- [INSTRUCTION 1]: From the forum thread about the 180 that follows, write out everything from "The 180 sets" down to "against the grain.".

- [TEXT BLOCK]:
---*---

You need to know and understand what the 180 is there for 

It's not for beating him a round the head forever. it's to get a wayward to understand they have to look inwards at themselves - to force them to face their own demons about what and why they have hurt the person closest to them. 
They have to want to change that bit about themselves - the 180 is a stark reality check coming back at them from the person they love and probably still want to be with.

It tells them they can easily lose you - just like that and that reality should 'bring them to heel' in a sense. 

It's about showing instant remorse 150%. They should be on their knees transparent, willing to talk nomatter how many times, how long. Whatever your requirement is - they should meet it - no questions asked 

The 180 sets the standard for a new relationship in reconciliation. It will be new and different from before as there will be new boundaries that have to be recognised and set - by YOU. 

Of course should you want to reconcile and see this from him you then cannot keep it up forever. or it will become the battering ram I mentioned above and they will never feel they can even try to atone for their previous treachery 

So in that sense the 180 in a reconciliation does go against the grain.

One things for certain though if you don't see all of the above from a wayward reconciliatin will fail 1,000% ! eventually maybe 6 months maybe 2 years but fail it will

Good luck


----------



## Thorburn (Nov 23, 2011)

A month is too early to make a decision on D or R. I would set a time in the future, like 6 months from now. See how things are at that time. On the negative side to this approach, I did that, set a date in August 2012 and decided to do R. It was all false. My wife never broke up with the XOM. She finally did in April of this year. Had I followed my gut I would have been correct that things were not right.


----------



## love=pain (Nov 26, 2012)

The Avengers - I'm Always Angry - Hulk - YouTube

This fits how I feel some days. 
Embrace your emotions, keeping anything bottled up or hidden just for "their" sake is just silly, how selfish of someone to do wrong and not have to pay the consequences but then again a WS is usually all that to begin with.

---*---

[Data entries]
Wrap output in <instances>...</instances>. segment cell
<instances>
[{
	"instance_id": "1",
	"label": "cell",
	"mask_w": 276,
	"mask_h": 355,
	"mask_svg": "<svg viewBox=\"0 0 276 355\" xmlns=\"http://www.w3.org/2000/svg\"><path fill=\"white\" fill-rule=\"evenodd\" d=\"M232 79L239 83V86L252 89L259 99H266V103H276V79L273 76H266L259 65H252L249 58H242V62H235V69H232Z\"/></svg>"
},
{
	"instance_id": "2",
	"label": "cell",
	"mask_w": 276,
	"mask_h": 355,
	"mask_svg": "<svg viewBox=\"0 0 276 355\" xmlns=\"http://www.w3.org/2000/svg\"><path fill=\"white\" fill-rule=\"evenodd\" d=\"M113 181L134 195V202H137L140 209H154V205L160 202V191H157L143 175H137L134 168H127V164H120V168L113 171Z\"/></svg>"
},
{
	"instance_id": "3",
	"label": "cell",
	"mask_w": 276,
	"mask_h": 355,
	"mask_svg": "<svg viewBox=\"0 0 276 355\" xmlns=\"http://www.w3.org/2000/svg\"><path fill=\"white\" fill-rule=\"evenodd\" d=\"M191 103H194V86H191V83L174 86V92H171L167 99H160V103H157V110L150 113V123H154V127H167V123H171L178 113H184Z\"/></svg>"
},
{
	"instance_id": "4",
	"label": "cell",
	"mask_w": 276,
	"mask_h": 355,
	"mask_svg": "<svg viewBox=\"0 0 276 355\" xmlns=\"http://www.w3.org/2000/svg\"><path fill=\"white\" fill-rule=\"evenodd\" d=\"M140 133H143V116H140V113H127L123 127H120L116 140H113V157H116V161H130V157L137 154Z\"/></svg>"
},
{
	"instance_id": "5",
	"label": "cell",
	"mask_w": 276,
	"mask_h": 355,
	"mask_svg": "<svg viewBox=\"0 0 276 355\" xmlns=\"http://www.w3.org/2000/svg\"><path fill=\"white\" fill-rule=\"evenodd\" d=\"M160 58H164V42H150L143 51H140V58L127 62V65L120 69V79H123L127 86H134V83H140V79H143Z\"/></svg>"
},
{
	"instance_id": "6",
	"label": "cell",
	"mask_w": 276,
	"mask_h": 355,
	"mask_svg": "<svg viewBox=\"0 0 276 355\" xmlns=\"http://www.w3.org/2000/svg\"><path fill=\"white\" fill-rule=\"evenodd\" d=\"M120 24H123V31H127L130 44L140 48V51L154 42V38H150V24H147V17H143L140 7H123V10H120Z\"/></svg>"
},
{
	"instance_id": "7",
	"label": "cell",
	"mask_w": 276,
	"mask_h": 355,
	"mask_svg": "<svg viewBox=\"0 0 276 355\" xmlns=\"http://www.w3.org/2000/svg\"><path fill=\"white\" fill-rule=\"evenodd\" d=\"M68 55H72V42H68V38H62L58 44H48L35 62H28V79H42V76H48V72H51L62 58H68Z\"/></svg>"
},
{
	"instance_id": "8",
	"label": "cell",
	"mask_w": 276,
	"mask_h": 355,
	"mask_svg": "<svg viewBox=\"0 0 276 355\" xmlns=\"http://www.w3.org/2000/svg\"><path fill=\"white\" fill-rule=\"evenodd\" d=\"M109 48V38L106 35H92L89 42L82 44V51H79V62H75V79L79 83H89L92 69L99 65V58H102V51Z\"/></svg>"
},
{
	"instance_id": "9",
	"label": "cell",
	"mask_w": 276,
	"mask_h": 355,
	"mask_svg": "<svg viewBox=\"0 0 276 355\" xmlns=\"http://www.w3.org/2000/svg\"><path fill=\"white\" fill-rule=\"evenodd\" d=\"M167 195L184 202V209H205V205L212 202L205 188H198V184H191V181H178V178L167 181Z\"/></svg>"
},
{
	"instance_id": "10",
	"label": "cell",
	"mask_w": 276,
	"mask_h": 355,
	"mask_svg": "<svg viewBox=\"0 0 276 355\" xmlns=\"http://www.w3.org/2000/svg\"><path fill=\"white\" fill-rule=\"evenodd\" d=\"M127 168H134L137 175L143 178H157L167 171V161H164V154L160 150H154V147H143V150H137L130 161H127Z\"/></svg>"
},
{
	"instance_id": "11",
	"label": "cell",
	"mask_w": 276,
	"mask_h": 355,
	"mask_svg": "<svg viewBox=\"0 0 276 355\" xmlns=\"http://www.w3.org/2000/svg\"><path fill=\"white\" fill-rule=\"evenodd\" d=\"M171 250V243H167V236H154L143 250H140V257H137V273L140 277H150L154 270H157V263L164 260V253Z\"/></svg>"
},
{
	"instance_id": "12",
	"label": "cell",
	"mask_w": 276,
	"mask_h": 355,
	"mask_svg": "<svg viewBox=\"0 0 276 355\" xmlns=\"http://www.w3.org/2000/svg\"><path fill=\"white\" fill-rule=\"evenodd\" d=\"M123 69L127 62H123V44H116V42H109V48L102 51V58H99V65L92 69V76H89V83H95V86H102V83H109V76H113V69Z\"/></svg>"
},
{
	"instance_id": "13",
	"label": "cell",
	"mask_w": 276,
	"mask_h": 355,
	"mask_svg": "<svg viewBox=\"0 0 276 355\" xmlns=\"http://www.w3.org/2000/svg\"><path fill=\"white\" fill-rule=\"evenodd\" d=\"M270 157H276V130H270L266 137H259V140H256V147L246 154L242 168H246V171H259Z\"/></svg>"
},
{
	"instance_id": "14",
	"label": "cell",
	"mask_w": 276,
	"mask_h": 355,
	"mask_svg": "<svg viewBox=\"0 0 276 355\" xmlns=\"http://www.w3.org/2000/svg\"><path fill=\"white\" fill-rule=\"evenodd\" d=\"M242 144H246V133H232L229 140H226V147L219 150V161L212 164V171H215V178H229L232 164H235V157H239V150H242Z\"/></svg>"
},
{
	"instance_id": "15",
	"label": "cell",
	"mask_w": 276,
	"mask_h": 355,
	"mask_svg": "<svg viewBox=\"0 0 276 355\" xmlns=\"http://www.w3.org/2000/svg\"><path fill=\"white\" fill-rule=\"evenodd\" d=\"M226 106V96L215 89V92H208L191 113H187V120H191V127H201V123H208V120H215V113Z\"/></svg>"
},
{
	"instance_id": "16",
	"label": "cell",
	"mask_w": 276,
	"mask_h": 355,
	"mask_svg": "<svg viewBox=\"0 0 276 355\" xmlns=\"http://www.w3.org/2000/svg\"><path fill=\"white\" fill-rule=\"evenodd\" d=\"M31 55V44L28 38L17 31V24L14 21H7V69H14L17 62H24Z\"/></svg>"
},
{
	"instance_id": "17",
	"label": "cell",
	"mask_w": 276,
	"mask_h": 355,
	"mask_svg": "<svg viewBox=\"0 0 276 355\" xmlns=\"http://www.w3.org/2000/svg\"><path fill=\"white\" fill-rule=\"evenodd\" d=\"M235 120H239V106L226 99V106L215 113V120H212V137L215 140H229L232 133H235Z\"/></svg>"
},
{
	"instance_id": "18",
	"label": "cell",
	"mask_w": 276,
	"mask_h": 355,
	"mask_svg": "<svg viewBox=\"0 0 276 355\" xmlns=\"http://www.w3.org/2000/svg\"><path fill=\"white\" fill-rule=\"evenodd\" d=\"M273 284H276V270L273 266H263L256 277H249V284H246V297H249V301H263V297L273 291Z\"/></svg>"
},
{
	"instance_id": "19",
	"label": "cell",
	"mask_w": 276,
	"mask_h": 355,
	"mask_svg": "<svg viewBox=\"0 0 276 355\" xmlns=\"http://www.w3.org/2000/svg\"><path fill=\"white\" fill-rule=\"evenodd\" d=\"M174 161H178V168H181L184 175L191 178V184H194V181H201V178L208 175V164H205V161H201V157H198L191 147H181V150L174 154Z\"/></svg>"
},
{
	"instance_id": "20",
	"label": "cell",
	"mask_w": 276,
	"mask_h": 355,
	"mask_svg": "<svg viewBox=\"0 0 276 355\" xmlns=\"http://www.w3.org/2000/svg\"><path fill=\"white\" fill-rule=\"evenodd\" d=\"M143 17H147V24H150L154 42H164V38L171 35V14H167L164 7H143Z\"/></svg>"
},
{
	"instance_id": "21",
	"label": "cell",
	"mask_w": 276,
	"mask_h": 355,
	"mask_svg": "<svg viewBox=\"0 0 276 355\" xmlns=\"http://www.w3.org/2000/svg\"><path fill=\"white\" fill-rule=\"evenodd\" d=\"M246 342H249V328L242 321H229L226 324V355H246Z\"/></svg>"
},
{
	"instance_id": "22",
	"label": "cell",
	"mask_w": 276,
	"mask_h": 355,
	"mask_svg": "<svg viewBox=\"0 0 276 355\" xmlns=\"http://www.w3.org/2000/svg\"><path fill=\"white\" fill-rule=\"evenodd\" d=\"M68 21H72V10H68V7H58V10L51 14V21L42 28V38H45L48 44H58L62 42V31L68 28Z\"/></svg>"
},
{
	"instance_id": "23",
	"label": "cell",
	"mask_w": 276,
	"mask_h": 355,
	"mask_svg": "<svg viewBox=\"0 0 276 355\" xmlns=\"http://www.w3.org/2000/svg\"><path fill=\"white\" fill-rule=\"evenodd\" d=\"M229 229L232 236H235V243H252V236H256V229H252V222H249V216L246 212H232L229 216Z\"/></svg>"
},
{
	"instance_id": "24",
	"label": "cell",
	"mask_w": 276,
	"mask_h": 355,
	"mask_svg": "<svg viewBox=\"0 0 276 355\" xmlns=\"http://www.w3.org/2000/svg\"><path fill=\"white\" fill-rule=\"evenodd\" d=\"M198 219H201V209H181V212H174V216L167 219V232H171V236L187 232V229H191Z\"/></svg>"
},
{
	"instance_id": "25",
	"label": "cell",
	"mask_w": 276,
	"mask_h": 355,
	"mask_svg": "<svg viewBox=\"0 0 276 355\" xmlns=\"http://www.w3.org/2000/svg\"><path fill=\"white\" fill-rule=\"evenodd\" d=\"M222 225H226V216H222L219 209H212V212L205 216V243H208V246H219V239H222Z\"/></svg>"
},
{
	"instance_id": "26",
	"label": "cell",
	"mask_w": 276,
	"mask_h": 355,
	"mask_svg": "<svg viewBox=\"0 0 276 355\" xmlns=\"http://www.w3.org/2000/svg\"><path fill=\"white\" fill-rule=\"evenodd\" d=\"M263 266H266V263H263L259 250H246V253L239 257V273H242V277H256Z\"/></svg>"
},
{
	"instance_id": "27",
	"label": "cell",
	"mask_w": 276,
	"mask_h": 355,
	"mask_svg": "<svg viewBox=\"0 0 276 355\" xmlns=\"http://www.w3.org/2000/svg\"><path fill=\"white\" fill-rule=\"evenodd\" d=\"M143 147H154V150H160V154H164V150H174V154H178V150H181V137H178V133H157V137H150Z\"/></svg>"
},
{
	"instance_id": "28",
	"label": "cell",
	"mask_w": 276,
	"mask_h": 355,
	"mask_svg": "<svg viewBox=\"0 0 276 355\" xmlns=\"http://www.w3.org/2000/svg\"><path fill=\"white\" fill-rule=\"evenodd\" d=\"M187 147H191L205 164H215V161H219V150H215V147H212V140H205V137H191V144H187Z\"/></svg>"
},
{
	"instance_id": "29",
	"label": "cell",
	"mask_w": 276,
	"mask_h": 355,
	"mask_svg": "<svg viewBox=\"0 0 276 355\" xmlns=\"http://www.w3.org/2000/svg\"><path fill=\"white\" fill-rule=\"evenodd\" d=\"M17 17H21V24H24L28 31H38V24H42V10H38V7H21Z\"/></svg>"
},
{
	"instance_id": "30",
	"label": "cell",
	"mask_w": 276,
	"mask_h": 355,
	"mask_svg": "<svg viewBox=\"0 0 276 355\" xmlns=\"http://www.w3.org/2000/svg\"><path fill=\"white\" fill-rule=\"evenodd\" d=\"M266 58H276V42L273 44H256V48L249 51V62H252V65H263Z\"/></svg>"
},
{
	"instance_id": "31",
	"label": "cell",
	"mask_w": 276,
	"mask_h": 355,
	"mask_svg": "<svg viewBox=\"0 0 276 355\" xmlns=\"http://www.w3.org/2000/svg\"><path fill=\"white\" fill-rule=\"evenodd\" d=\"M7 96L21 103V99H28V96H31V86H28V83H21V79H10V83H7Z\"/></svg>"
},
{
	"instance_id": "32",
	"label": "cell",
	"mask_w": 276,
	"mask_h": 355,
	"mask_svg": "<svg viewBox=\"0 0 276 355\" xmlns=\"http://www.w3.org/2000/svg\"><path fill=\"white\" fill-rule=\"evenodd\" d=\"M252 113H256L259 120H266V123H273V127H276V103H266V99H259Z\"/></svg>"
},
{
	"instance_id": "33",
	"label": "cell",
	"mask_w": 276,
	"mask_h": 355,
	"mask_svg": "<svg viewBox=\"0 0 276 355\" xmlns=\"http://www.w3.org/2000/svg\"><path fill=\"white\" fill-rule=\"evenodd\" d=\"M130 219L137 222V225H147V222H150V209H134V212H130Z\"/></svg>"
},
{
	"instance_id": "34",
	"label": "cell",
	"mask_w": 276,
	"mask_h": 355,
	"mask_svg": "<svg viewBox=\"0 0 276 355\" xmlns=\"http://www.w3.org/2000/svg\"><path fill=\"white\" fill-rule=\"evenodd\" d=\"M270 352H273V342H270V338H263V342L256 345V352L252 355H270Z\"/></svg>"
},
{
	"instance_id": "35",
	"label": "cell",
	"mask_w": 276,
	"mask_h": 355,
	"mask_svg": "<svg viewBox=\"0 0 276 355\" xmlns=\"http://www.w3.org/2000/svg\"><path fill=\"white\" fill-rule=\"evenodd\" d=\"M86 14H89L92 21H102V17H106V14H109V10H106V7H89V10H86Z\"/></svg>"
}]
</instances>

---*---

- [INSTRUCTION 2]: List every line of the records above that contains the string "instances", matching case.

- [TASK RESULT 1]:
The 180 sets the standard for a new relationship in reconciliation. It will be new and different from before as there will be new boundaries that have to be recognised and set - by YOU. 

Of course should you want to reconcile and see this from him you then cannot keep it up forever. or it will become the battering ram I mentioned above and they will never feel they can even try to atone for their previous treachery 

So in that sense the 180 in a reconciliation does go against the grain.

- [TASK RESULT 2]:
Wrap output in <instances>...</instances>. segment cell
<instances>
</instances>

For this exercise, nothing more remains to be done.